Mahkememizce oluşan bu durum çerçevesinde; Yargıtay kararında da işaret edildiği gibi değişen EPDK mevzuatı çerçevesinde “maliyet unsuru kapsamına” alınan kayıp kaçak bedelinin davacıdan mevzuatı aşacak bir şekilde kesilmediği; bu nedenle davacının yeni değişen mevzuat çerçevesinde iade alabileceği bir bedelin bulunmadığı kanaatine varıldığından aşağıdaki hüküm tesis olunmuştur.
Bu hüküm tesis olunurken mevzuat değişikliğinin yargılama devam ederken gerçekleştiği; dava anında Hukuk Genel Kurul Kararı ve Yargıtay Daire uygulamalarıyla istikrar kazanan ve kayıp kaçak bedelinin iadesi gerekir yönündeki kanaat sebebiyle davacının davasında dava tarihi itibariyle haklı olduğu; bu nedenle yargılama giderlerinin davalıya yüklenmesi gerektiği; fakat bozmadan sonra davacı tarafın mevzuata göre kendisinden kesilen haksız giderlerin kayıp kaçak bedelini aştığı iddiası nedeniyle bilirkişiden rapor ve ek rapor alındığından bozmadan sonra alınan rapor ve ek rapor giderlerinden davalının sorumlu tutulamayacağı; bu giderlerin davacı üzerinde bırakılması gerektiği belirlenmiş; ancak davacı tarafın ıslahının 10/02/2016 tarihli mevzuat değişikliğinden önce olduğu, ıslah anında da davacı tarafın ıslahta haklı olduğu nazara alınmak suretiyle davacı lehine ıslah miktarı üzerinden vekalet ücreti takdirine gidilerek aşağıdaki hüküm tesis olunmuştur.

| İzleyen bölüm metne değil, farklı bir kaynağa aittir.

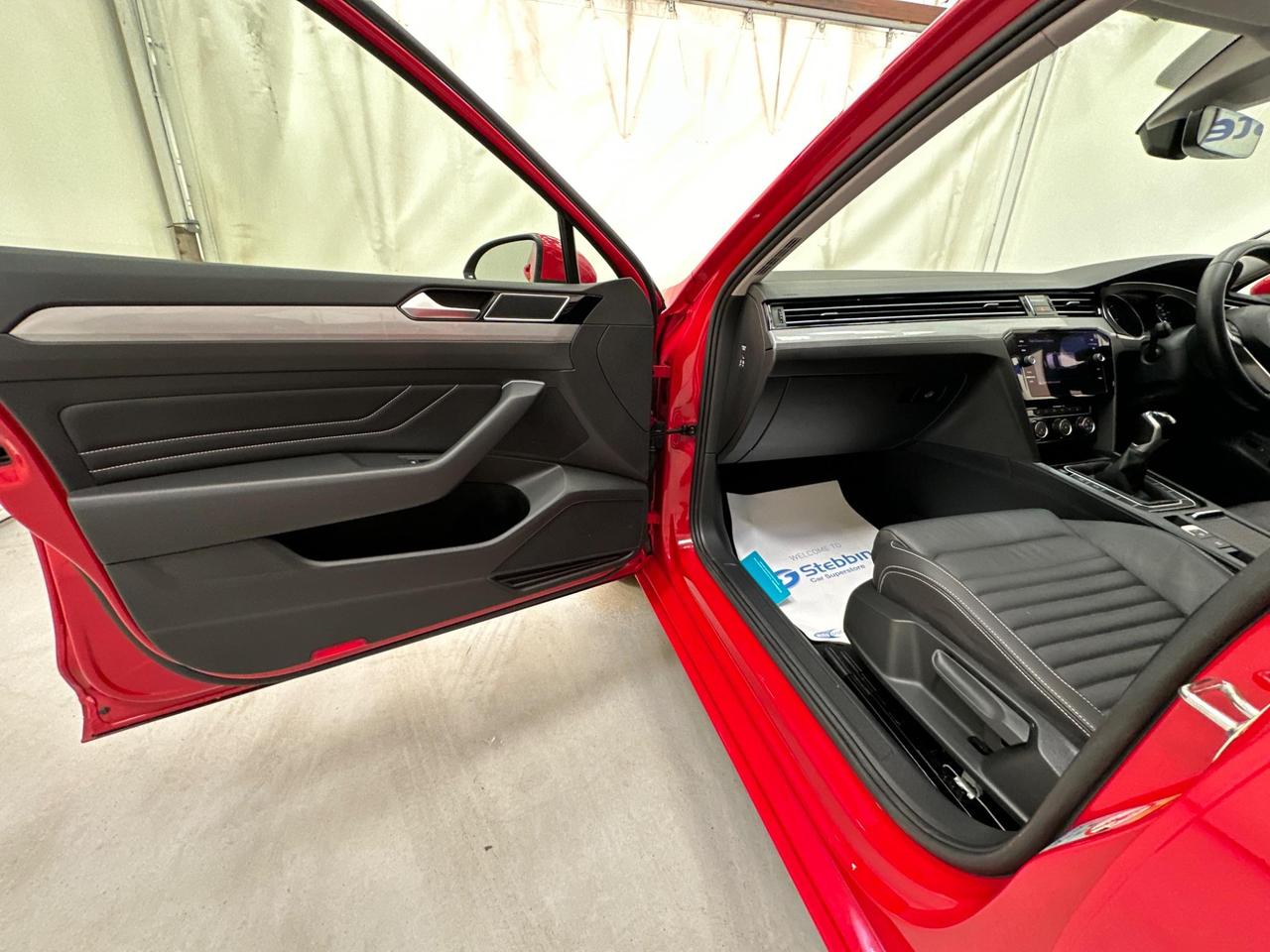 Volkswagen Passat PK69YKH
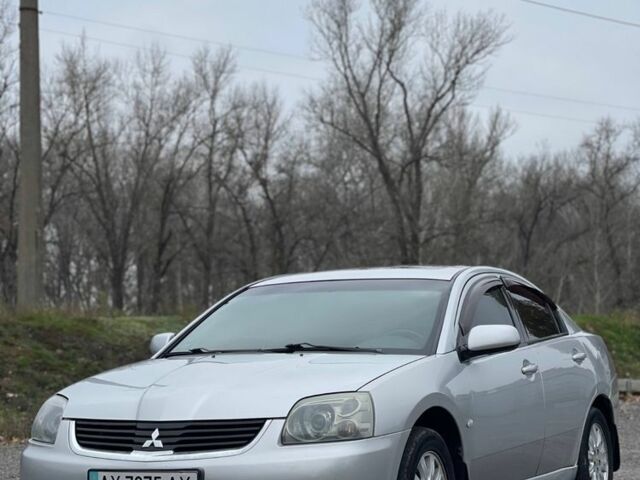 Сірий Міцубісі Галант, об'ємом двигуна 2.4 л та пробігом 220 тис. км за 2999 $, фото 7 на Automoto.ua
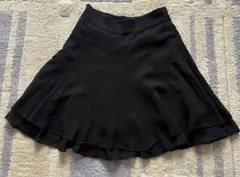 ユニクロ　UNIQLO　ブラック　フレアスカート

HÜKÜM : Gerekçesi Yukarıda Açıklandığı Üzere;
DAVA KONUSU KALMADIĞINDAN KARAR VERİLMESİNE YER OLMADIĞINA,
Peşin alınan maktu ret harcının mahsubu ile alınan ve tamamlanan 5.959,16 TL ilam harcından mahsubu ile bakiye 5.899,76 TL harcın talebi halinde davacı tarafa iadesine,
Tamamı davacı tarafından karşılanan ve iadesine karar verilen harç dışındaki 88,56 TL harç ile bozmadan önce yapılan 750,00 TL bilirkişi ücreti, 120,60 TL posta giderine ilaveten bozmadan sonra gerçekleşen 17 adet davetiye gideri olan 187,00 TL’nin toplamı 1.146,16 TL yargılama giderinin davalıdan alınıp, davacıya verilmesine; karar kesinleştiğinde bakiye gider avansı kalırsa davacıya iadesine,
Karar tarihindeki—— gereğince, 26.880,21 TL nispi vekalet ücretinin davanın ve verilen kararın mahiyeti gereği davalıdan alınıp, davacıya verilmesine, ( davacı ilk kararı temyiz etmediği için vekalet ücreti yönünden ilk karar davalı için kazanılmış hak teşkil ettiğinden )
Dair karar, taraf vekillerinin yüzlerine karşı, karar gerekçesinin tebliğinden itibaren 2 hafta içinde Yargıtay yolu açık olarak ve oybirliğiyle verildi. Açıkça okunup, usulen tefhim olundu.